XicorAttention: Time Series Transformer Using Attention with Nonlinear Correlation
This work addresses the limitation of existing attention mechanisms in time series forecasting for applications requiring nonlinear dependency modeling, representing an incremental improvement.
The paper tackled the problem of capturing nonlinear dependencies in time series forecasting by proposing XicorAttention, a novel attention mechanism based on Chatterjee's rank correlation coefficient, which improved forecasting accuracy by up to 9.1% compared to existing models.

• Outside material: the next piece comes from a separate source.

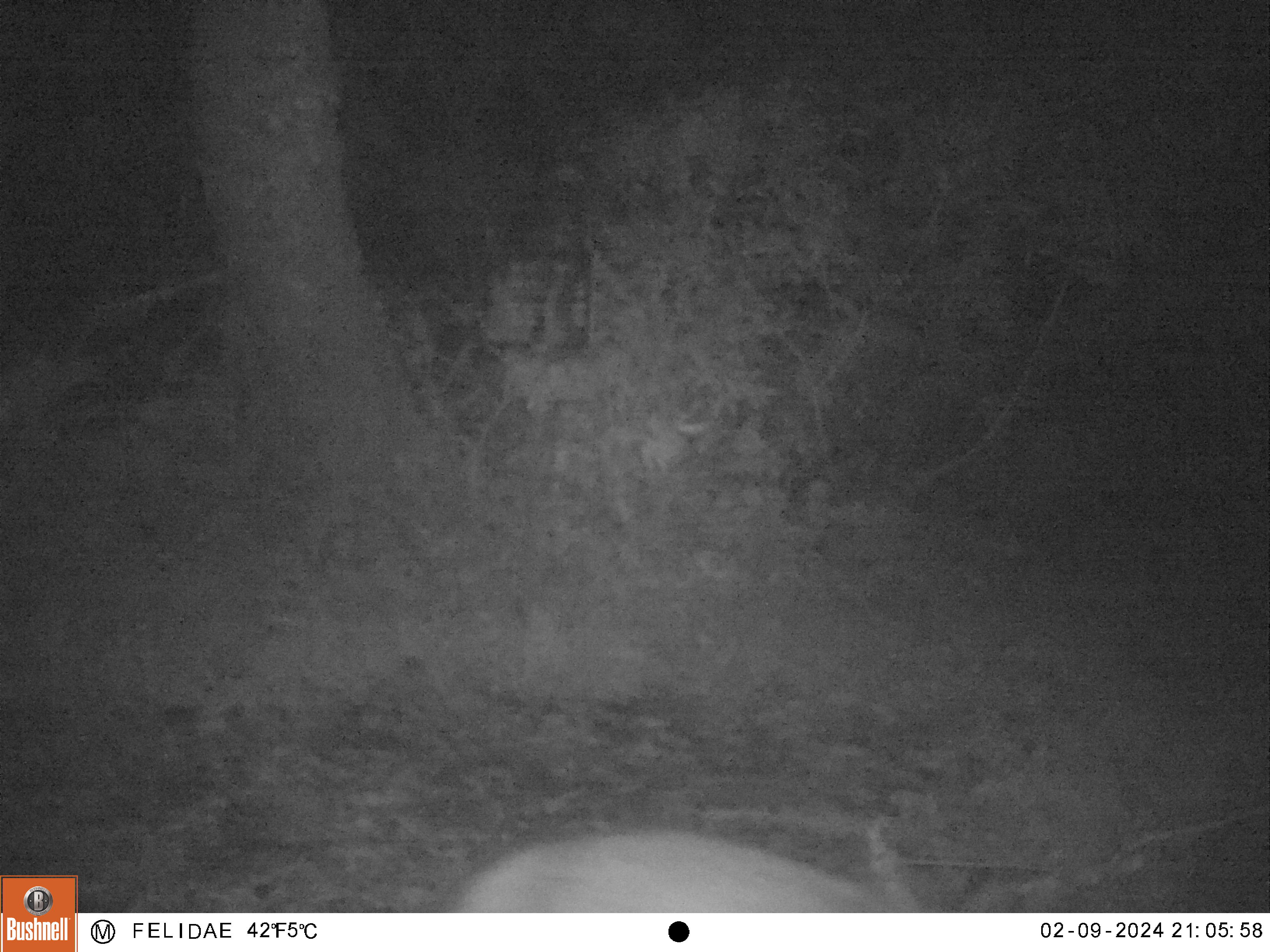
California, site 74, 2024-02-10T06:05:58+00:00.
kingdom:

Various Transformer-based models have been proposed for time series forecasting. These models leverage the self-attention mechanism to capture long-term temporal or variate dependencies in sequences. Existing methods can be divided into two approaches: (1) reducing computational cost of attention by making the calculations sparse, and (2) reshaping the input data to aggregate temporal features. However, existing attention mechanisms may not adequately capture inherent nonlinear dependencies present in time series data, leaving room for improvement. In this study, we propose a novel attention mechanism based on Chatterjee's rank correlation coefficient, which measures nonlinear dependencies between variables. Specifically, we replace the matrix multiplication in standard attention mechanisms with this rank coefficient to measure the query-key relationship. Since computing Chatterjee's correlation coefficient involves sorting and ranking operations, we introduce a differentiable approximation employing SoftSort and SoftRank. Our proposed mechanism, ``XicorAttention,'' integrates it into several state-of-the-art Transformer models. Experimental results on real-world datasets demonstrate that incorporating nonlinear correlation into the attention improves forecasting accuracy by up to approximately 9.1\% compared to existing models.